**Input data:**
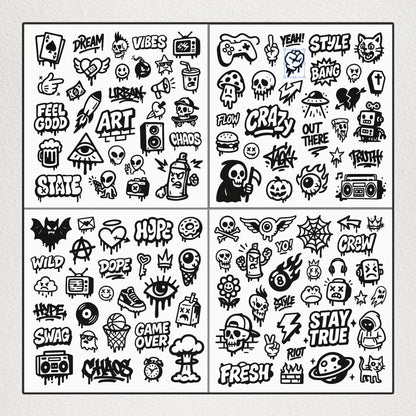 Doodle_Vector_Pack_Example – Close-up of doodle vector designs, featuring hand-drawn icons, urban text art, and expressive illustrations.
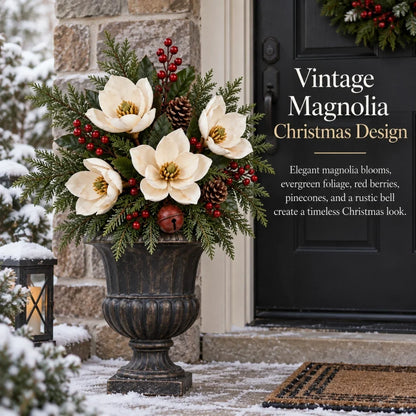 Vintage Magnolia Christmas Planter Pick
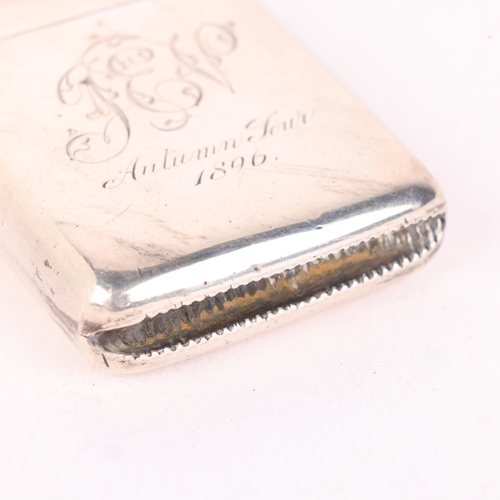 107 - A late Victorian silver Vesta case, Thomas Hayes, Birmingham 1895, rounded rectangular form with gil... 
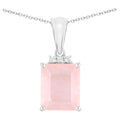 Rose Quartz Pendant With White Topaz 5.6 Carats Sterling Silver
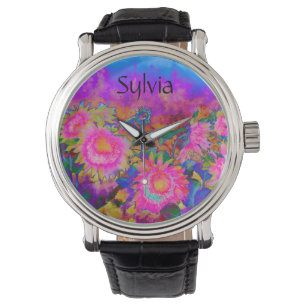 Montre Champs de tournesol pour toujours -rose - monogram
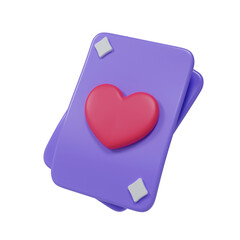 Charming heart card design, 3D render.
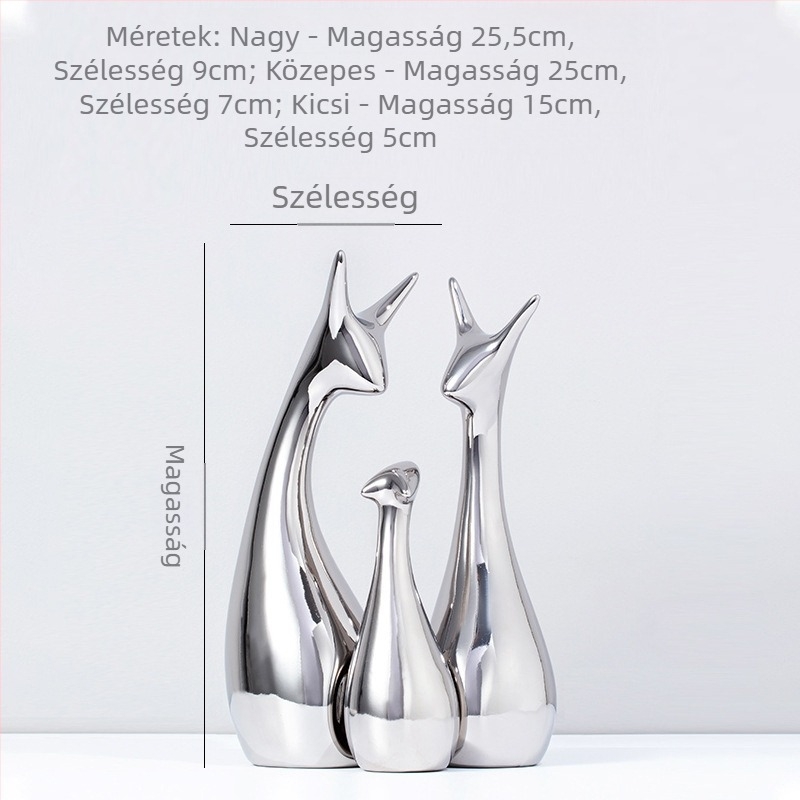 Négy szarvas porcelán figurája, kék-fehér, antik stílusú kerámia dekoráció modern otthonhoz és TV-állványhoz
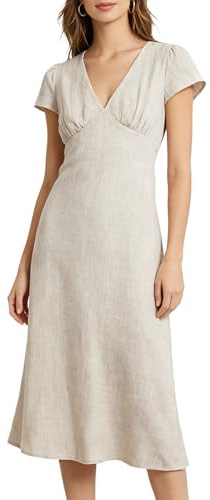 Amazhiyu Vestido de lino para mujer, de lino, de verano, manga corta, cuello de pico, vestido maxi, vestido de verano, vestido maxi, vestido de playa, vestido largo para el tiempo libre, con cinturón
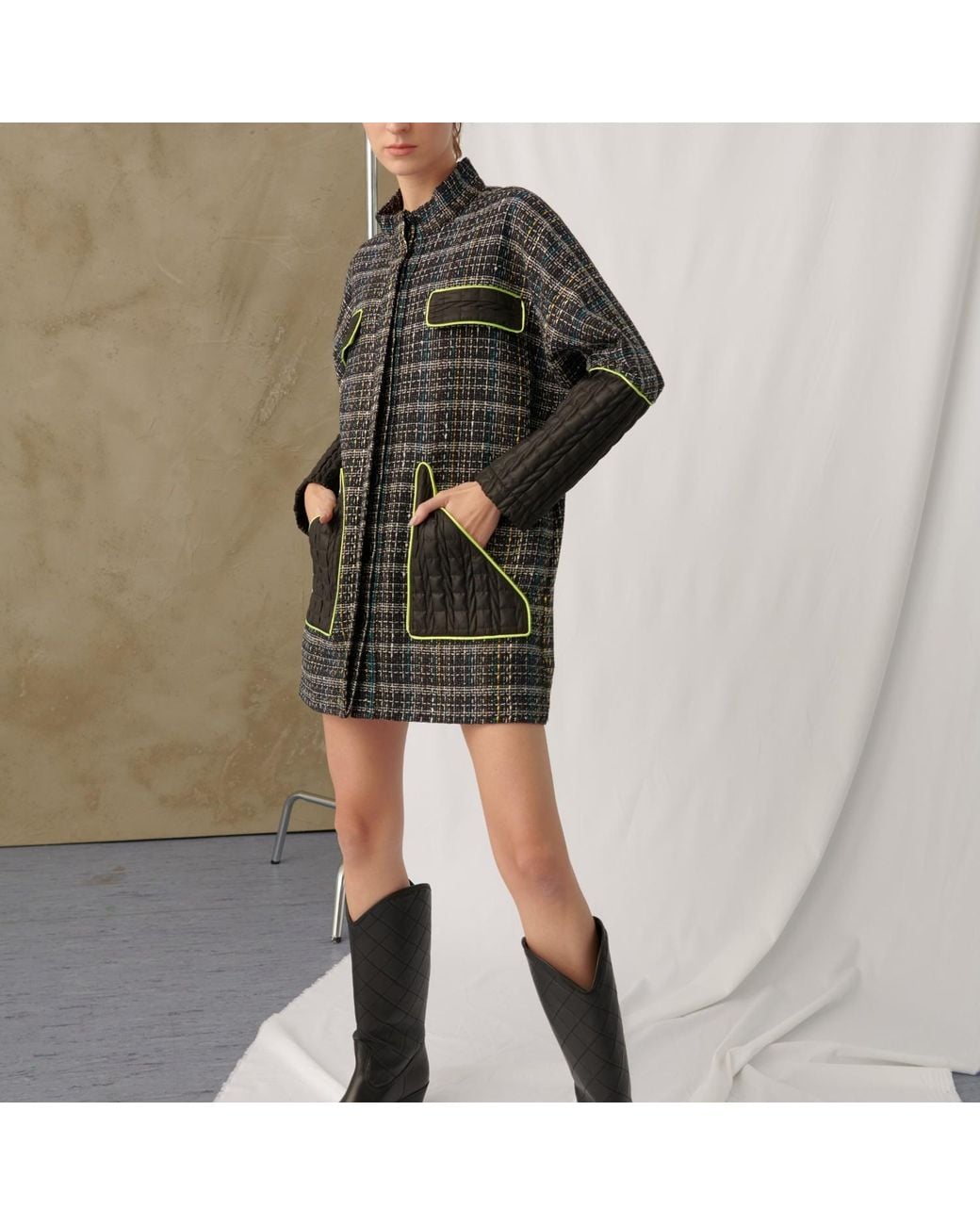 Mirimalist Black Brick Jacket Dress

---

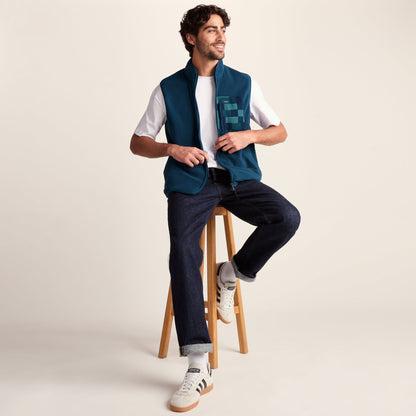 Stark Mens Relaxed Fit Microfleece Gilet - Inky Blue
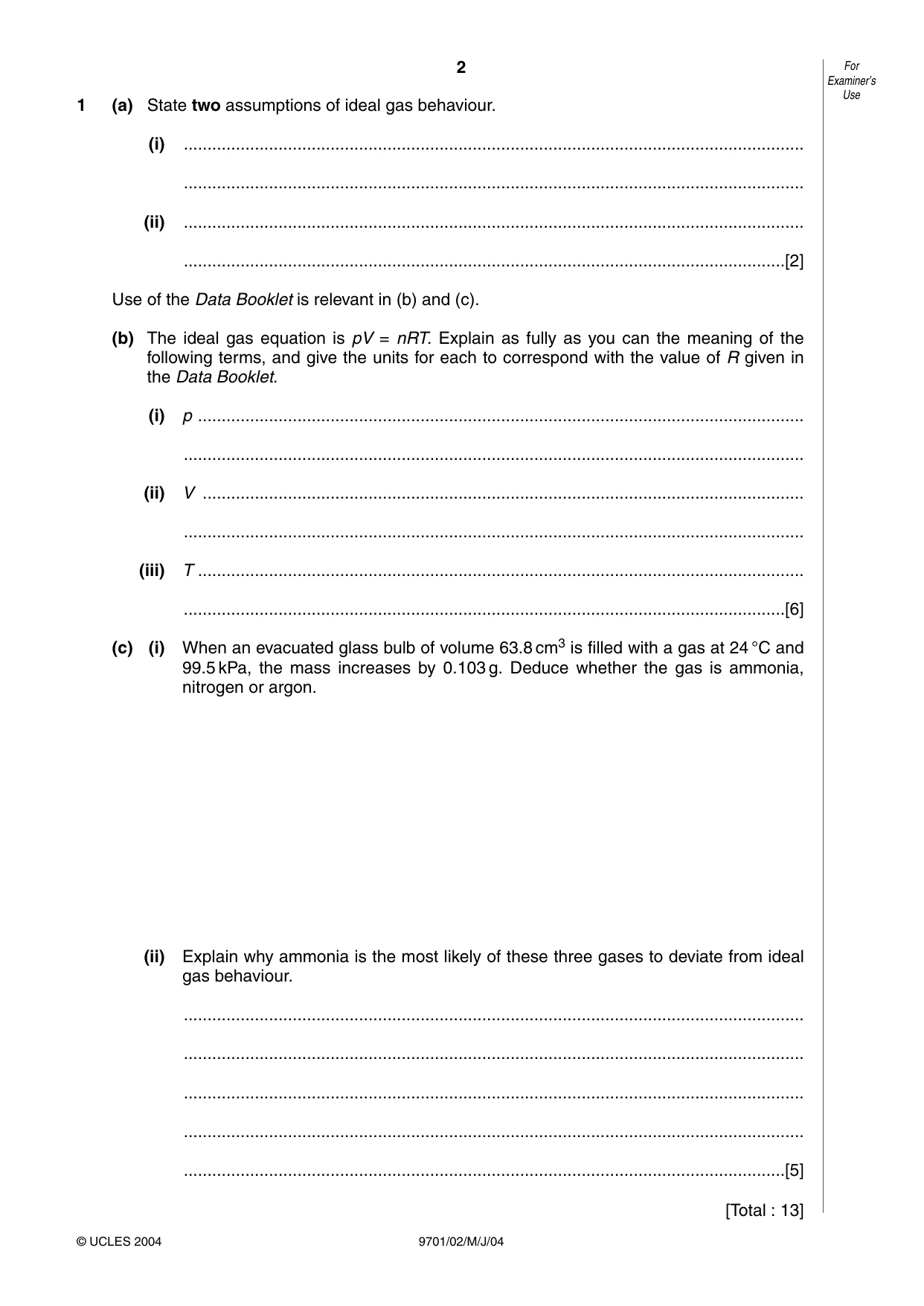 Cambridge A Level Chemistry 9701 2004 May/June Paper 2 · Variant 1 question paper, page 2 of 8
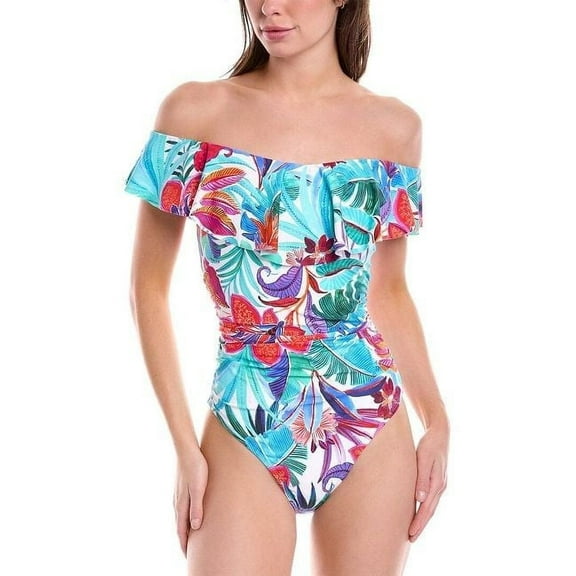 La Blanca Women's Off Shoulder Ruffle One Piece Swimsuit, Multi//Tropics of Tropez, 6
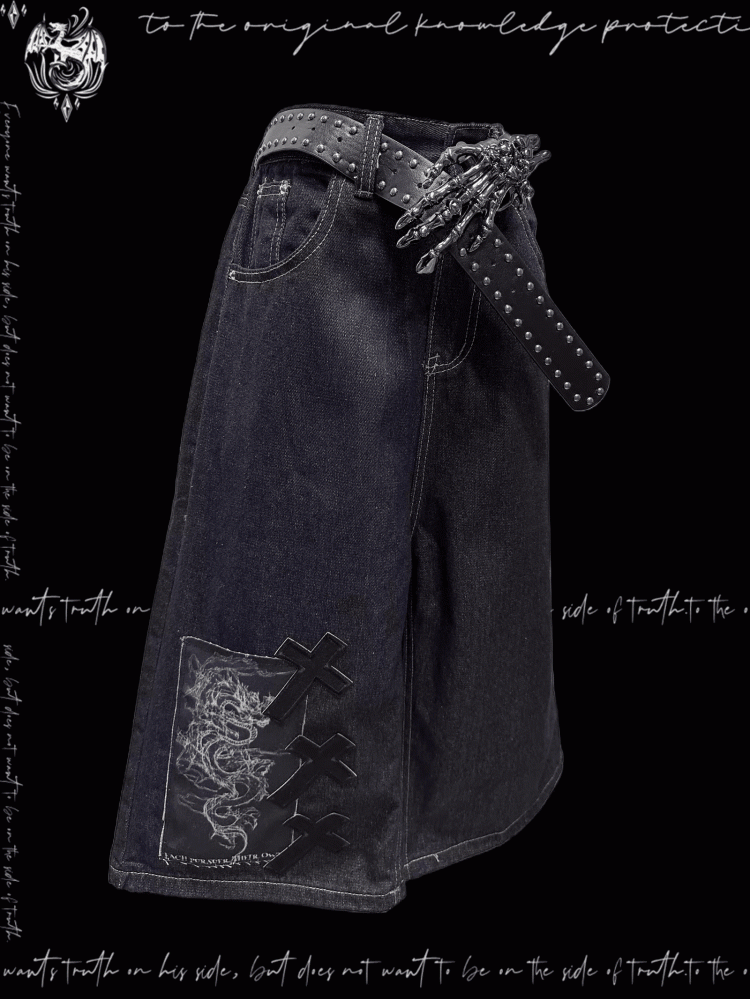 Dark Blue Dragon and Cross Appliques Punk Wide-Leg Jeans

**Task to carry out:** Starting with the line that has "La Blanca Women's" and ending with the line that has "Dark Blue Dragon", repeat the lines above exactly, omitting every picture.

**Exercise solution:**
 La Blanca Women's Off Shoulder Ruffle One Piece Swimsuit, Multi//Tropics of Tropez, 6
 Dark Blue Dragon and Cross Appliques Punk Wide-Leg Jeans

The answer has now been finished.